Apple verschiebt Siri AI in der EU wegen Streit um den Digital Markets Act
Apple wird die neuen Siri-AI-Funktionen in der Europäischen Union vorerst nicht für iPhone und iPad veröffentlichen. Grund dafür ist laut dem Unternehmen der Digital Markets Act (DMA), der aus Sicht von Apple tiefere Zugriffe anderer KI-Systeme auf persönliche Nutzerdaten verlangen würde. Wie Apple mitteilte, soll Siri AI zwar später in diesem Jahr mit iOS 27 und iPadOS 27 starten, EU-Nutzer:innen werden die neuen Funktionen auf iPhone und iPad jedoch zunächst nicht verwenden können. Betroffen sind unter anderem die neue Siri-App, visuelle KI-Funktionen, integrierte Schreibwerkzeuge sowie die erweiterte Systemsteuerung über den Sprachassistenten.
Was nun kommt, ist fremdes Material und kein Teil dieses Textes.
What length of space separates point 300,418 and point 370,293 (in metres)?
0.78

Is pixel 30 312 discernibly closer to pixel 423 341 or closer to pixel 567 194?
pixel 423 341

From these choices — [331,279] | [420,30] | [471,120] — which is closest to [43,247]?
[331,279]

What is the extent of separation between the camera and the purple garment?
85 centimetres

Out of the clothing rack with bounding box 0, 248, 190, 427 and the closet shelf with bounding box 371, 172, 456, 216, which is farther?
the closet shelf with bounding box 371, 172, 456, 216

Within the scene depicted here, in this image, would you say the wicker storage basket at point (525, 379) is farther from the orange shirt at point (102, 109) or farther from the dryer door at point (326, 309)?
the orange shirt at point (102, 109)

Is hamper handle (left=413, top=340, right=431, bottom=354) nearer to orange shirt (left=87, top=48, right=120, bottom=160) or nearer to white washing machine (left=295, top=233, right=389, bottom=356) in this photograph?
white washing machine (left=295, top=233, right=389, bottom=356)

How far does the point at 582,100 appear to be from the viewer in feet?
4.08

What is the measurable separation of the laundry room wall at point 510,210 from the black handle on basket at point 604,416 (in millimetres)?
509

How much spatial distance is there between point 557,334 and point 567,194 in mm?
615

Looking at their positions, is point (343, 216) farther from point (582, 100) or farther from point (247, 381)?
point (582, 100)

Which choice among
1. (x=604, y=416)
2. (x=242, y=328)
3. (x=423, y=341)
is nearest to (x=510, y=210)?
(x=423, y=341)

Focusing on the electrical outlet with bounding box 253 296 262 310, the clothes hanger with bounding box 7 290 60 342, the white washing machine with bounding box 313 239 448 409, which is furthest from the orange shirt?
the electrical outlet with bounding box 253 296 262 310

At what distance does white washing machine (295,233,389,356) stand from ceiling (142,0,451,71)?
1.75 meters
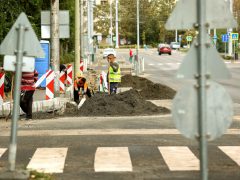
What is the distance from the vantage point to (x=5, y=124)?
1480 cm

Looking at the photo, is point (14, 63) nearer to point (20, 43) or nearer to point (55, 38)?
point (20, 43)

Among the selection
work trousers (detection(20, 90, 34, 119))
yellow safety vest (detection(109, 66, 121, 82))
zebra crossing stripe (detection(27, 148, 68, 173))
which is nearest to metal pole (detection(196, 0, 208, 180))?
zebra crossing stripe (detection(27, 148, 68, 173))

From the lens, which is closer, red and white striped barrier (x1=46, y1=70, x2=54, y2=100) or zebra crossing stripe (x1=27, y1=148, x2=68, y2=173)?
zebra crossing stripe (x1=27, y1=148, x2=68, y2=173)

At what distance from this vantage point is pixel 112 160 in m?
9.55

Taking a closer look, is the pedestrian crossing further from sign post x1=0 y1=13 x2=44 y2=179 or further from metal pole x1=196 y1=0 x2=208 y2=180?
metal pole x1=196 y1=0 x2=208 y2=180

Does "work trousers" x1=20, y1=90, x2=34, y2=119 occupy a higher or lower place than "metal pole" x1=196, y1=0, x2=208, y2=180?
lower

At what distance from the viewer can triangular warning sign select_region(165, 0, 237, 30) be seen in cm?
574

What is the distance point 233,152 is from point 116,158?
78.0 inches

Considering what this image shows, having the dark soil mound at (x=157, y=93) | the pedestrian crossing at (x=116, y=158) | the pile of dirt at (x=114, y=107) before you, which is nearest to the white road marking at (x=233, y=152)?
the pedestrian crossing at (x=116, y=158)

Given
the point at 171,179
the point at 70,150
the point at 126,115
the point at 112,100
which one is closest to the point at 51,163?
the point at 70,150

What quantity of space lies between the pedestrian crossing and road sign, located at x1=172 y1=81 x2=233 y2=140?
3254mm

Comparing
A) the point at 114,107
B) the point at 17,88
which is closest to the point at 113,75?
the point at 114,107

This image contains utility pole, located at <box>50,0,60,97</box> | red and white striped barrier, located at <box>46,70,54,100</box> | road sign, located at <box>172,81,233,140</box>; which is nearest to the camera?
road sign, located at <box>172,81,233,140</box>

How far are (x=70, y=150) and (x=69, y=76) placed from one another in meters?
12.7
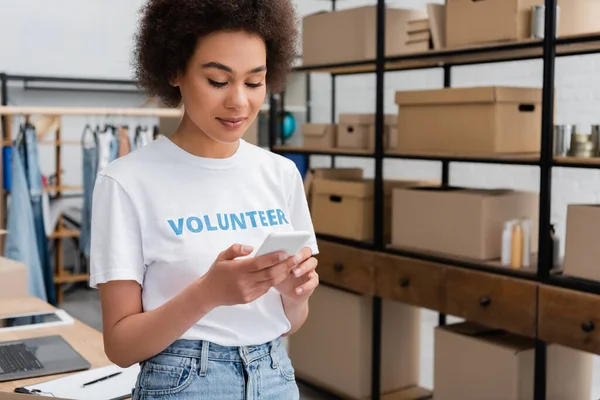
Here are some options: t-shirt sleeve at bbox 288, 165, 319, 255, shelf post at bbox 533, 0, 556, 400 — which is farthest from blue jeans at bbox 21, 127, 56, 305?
t-shirt sleeve at bbox 288, 165, 319, 255

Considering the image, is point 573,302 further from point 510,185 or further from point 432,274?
point 510,185

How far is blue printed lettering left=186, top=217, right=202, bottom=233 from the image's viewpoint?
42.2 inches

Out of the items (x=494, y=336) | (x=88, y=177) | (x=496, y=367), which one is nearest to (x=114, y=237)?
(x=496, y=367)

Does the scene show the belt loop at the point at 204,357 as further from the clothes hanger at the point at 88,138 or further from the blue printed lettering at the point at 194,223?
the clothes hanger at the point at 88,138

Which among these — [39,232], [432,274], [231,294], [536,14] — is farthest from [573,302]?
[39,232]

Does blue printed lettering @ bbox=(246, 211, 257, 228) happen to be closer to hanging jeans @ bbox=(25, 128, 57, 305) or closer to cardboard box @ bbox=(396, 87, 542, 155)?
cardboard box @ bbox=(396, 87, 542, 155)

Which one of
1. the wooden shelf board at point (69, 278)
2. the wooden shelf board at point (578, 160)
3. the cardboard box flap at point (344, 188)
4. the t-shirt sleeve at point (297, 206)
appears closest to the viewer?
the t-shirt sleeve at point (297, 206)

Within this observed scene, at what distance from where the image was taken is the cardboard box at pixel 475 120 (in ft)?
8.98

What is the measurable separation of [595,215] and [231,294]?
1.77 meters

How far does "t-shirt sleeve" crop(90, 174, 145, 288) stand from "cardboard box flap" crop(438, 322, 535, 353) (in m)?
2.03

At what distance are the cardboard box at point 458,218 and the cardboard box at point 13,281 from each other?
1538 millimetres

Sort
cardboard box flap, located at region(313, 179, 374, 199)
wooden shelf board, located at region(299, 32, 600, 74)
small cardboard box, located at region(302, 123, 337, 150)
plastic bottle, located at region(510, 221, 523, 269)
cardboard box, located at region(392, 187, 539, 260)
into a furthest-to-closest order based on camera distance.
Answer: small cardboard box, located at region(302, 123, 337, 150)
cardboard box flap, located at region(313, 179, 374, 199)
cardboard box, located at region(392, 187, 539, 260)
plastic bottle, located at region(510, 221, 523, 269)
wooden shelf board, located at region(299, 32, 600, 74)

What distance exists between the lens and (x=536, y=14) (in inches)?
102

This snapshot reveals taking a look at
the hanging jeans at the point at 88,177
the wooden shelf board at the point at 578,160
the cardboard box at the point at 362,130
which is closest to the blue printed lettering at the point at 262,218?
the wooden shelf board at the point at 578,160
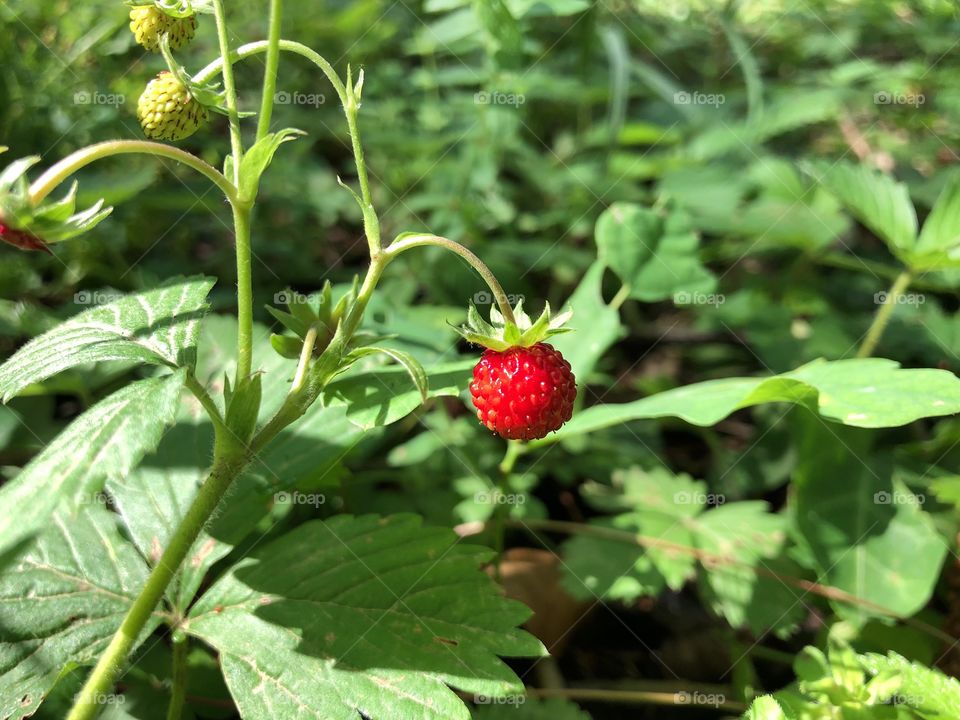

Auf dem Mac, der Apple Vision Pro und der Apple Watch soll Siri AI in der EU dagegen verfügbar sein. Entwickler:innen innerhalb der EU erhalten zudem vorerst keinen Zugriff auf die neuen Siri-AI-Schnittstellen für iOS und iPadOS. Apple begründet die Entscheidung mit Datenschutz- und Sicherheitsbedenken. Nach Angaben des Unternehmens würden die aktuellen DMA-Vorgaben verlangen, dass konkurrierende virtuelle Assistenten weitreichenden Zugriff auf persönliche Daten und Systemfunktionen erhalten müssten. Dazu könnten unter anderem Nachrichten, Dateien, Apps oder Account-Einstellungen gehören.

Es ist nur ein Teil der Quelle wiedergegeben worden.